Can you localize the culprit lesion on angiogram without taking ECG findings into account?

Written by Willy Frick

A woman in her 60s with very severe hyperlipidemia (LDL >200 mg/dL) presented with acute onset chest pain. Her symptoms began while getting off the bus. She described the pain as moderate in severity, and said it had come and gone several times over the next few hours before ultimately resolving. On day of presentation, the pain returned and was very severe with associated dyspnea and vomiting. Given this, the pre-test probability of OMI is very high. High enough that a bland ECG is not immediately reassuring.

ECG 1

What do you think?

To me, this ECG is not diagnostic. The inferior T waves are a bit generous, but they could be baseline. There is low voltage in the precordium which always makes reading ischemia harder. There is sort of an eerie flatness to the ST segments in V2-3. But if you call every ECG that looks like this OMI, you are going to have a lot of false positives. In the ER, the patient received nitroglycerin paste. Pain was unresolved, so she received a nitroglycerin tablet and IV morphine with resolution of her pain.

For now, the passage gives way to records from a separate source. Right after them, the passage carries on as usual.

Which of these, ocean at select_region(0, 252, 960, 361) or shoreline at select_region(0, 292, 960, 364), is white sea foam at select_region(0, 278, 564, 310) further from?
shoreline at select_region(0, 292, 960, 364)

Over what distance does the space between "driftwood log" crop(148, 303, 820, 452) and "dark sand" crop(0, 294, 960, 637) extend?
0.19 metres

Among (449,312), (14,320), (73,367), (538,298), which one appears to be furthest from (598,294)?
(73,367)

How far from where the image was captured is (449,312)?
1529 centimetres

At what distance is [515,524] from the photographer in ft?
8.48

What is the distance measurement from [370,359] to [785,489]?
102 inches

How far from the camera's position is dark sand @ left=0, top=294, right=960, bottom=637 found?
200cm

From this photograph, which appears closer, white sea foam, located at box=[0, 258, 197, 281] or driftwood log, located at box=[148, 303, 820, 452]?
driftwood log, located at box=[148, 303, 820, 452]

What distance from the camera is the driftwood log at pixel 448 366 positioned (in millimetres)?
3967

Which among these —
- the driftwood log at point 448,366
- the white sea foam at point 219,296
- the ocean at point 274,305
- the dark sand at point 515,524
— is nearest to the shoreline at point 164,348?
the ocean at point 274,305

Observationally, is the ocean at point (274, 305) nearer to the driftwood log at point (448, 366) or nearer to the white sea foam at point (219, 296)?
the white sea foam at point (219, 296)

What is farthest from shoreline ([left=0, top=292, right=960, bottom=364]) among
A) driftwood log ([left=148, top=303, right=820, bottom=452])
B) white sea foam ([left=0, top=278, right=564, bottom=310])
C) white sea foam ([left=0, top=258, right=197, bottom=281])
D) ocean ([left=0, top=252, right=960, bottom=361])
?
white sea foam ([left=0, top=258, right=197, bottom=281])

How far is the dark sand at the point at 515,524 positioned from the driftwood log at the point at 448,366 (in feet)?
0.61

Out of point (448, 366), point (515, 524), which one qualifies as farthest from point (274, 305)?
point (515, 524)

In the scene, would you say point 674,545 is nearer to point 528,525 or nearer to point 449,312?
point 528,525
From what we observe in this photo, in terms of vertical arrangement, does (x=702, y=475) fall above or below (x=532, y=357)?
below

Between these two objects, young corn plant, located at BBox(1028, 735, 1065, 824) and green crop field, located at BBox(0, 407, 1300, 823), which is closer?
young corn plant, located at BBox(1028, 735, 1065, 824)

Smith: it is highly suspicious for inferior OMI, but not 100% diagnostic. It has some morphologic features of LVH, but not the voltage. The Queen of Hearts does not diagnose OMI.  

In ACS, chest pain is the warning sign of ongoing ischemia. I have said before, treating angina with morphine and continuing non-emergent management is like taking the batteries out of an actively alarming smoke detector during a house fire and going back to sleep.

Smith: As Willy says, and as we've said many times before, morphine will resolve pain without resolving ischemia.  So ongoing symptoms must be assumed if opiates have been given.  ONLY give opiates if the pain is intolerable or you will activate the cath lab at the first objective evidence of coronary ischemia.

No further ECGs were obtained for the rest of the day. The first high sensitivity troponin I (hsTnI) was 745 ng/L.  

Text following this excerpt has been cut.